Governance, demand management e tecnologia: i tre capisaldi
I temi della governance e del demand management ricorrono spesso quando trattiamo di temi che hanno a che vedere con processi di trasformazione applicativa perché è ormai noto l’impatto che tali scelte hanno sia sul piano del business sia sotto il profilo dell’organizzazione It. Il rappresentante di una nota azienda del settore Moda Uomo parla di “costruzione vera e propria di un rapporto di fiducia tra It e Lob”. Rapporto che si costruisce sicuramente attraverso una struttura di demand management che però, secondo questo Cio, deve rimanere all’interno della struttura It affinché non si perda la ‘padronanza’ tecnologica. Questa, infatti, rappresenta un importante fattore critico di successo dei progetti di evoluzione applicativa; sembra banale dirlo ma un demand manager, una volta comprese le richieste di business, deve capire se e come queste sono attuabili sul piano tecnologico e, soprattutto, deve trasferire le necessità al reparto applicativo nel modo più dettagliato e completo possibile.

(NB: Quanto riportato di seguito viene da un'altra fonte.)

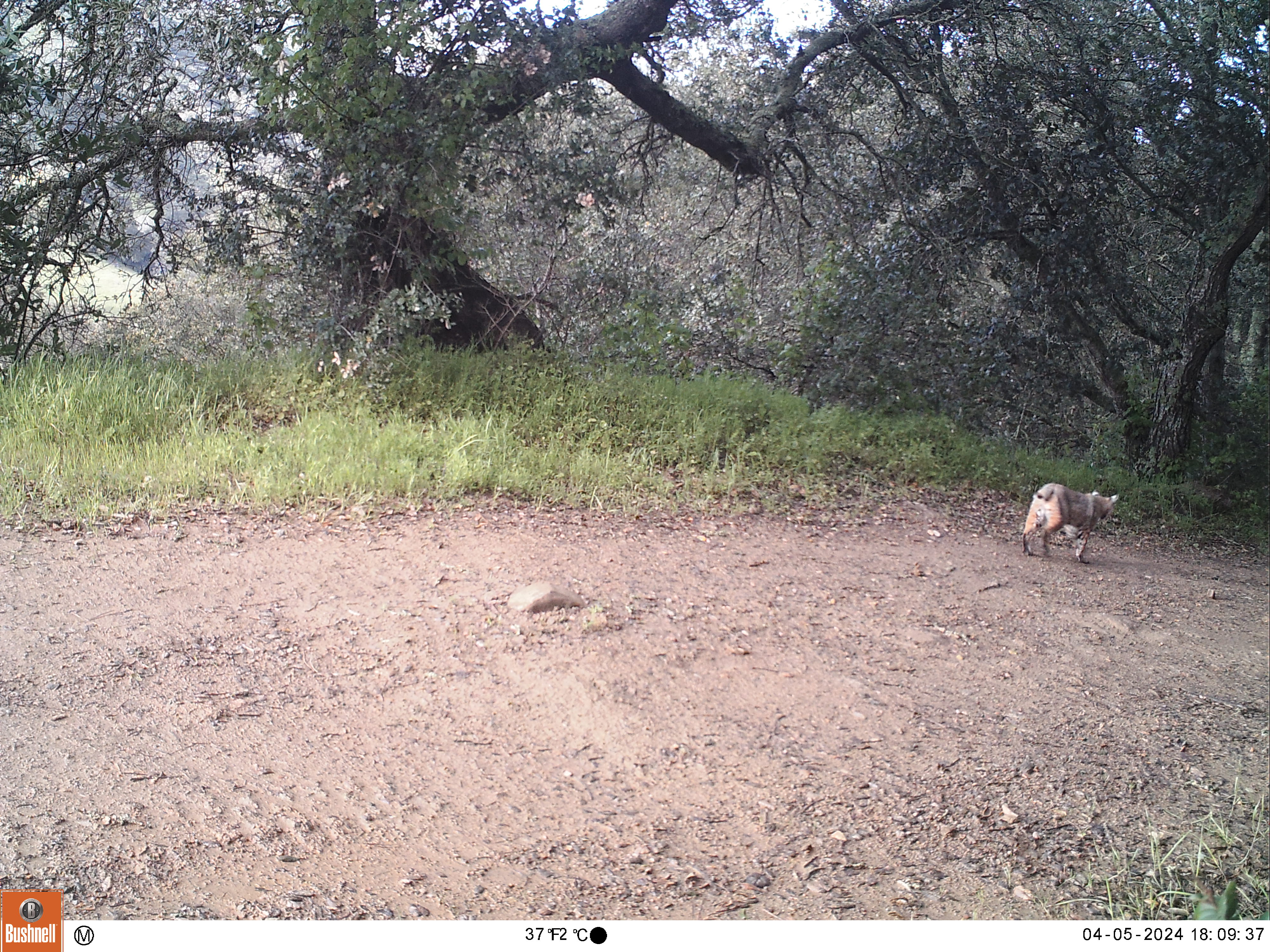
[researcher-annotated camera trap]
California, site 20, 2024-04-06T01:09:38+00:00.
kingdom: Animalia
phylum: Chordata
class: Mammalia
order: Carnivora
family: Felidae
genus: Lynx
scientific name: Lynx rufus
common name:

“Il demand management è fondamentale, una funzione chiave – concorda Giuseppe Galati, Cto di CheBanca! – perché crea valore anche per l’It. I demand manager sono coloro che, non solo raccolgono i requirement delle Lob, ma riescono anche a trasferire correttamente al business ciò che l’It può fare e come. Il demand management, però, da solo non porta valore; serve un modello di governance It che tenga conto anche degli aspetti tecnologici (cosa implementare, come procedere, con che impatti, con quali tempi e costi; su quest’ultimo punto Galati sottolinea come dovrebbe essere l’It a definire i costi chiari di un progetto, non il business). E serve un’efficace piattaforma di Application Lifecycle Management attraverso la quale migliorare i processi di maintenance e, allo stesso tempo, rendere più efficaci i nuovi sviluppi”.
Su quest’ultimo aspetto Hp ha evidenziato come, ad esempio, la collaborazione fra i team di delivery possa migliorare attraverso l’utilizzo di soluzioni tecnologiche che, introducendo elementi di intelligence e garantendo la visibilità e la tracciabilità in tempo reale delle attività lungo il ciclo di vita dell'applicazione, consentono di ridurre i tempi dei cicli di sviluppo e aumentare il livello di governance dei progetti.